DAIMON is ‘divine spirit’. It is sort of a sprite, a demon which resides in all human beings. It is the portion (in man) of the all-inclusive cosmic energy. Our personal genius and our deepest spiritual part. It functions as an advisor, an awakener a motivator, an instigator. We need to get to know our own <daimon> and to listen to it.
The Symposium of Platon (Plato) features a priestess, Diotima, who teaches Sokrates (Socrates) that love is a “great daemon“. She says that “daemonic” means “between divine and mortal”. It is so because daemons “interpret and transport human things to gods and divine things to men”. In Platon’s Apology of Socrates, the latter claims to have a <daimonion> (a divine something) that warns him. It manifests himself as a voice that he is the only one to hear. This voice alerts him against possible mistakes, although the same voice never tells him explicitly what to do.

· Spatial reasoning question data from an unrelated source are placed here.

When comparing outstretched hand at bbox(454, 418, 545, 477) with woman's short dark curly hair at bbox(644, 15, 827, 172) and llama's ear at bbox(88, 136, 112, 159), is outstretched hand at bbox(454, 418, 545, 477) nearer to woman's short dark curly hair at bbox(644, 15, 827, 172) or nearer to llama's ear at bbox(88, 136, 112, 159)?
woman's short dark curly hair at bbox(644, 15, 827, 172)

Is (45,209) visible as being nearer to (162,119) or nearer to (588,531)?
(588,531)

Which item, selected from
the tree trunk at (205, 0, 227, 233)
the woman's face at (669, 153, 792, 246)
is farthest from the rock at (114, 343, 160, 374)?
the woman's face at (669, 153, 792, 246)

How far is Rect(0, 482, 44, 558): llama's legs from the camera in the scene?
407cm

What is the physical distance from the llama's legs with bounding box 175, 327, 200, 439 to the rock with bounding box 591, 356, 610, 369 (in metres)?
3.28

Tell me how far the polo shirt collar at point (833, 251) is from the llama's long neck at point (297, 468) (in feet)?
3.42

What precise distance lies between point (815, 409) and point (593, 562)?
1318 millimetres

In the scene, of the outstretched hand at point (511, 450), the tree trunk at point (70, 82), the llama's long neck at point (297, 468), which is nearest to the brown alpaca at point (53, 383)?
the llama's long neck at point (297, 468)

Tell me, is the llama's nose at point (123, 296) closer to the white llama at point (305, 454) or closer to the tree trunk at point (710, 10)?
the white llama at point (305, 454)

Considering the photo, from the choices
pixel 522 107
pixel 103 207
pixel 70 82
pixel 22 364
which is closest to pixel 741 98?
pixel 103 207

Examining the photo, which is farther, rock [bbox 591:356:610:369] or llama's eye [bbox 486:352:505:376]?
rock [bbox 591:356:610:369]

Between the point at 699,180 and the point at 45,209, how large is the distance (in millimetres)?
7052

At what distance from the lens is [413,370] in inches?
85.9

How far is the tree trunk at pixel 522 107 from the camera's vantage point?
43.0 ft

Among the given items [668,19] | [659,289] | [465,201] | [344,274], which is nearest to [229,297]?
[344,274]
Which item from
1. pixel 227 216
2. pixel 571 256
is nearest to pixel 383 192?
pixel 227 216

<Daimon> is ‘divine spirit’. The Platonic Sokrates never talks of the <daimonion> as a <daimon> but as an impersonal “something” or “sign”. With this word he seems to indicate the human soul’s true nature, his newfound self-consciousness, a kind of guardian angel checking Sokrates from any act opposed to his true moral and intellectual interests.
The Hellenistic Greeks had a distinction between good daemon and evil ones. <Agathodaímōn> (noble spirit), is a word coming from <agathós> (good, noble, useful). <Kakodaímōn> (malevolent spirit), is a word coming from kakós (bad, evil).
It is important to have a relationship with one’s own <daimon>. Listening to it and understanding it is not easy, but the effort is part of the soul-searching process we should all go through. After all, this inner divine spirit is the mediator between us and the <logos> that is the universal spirit.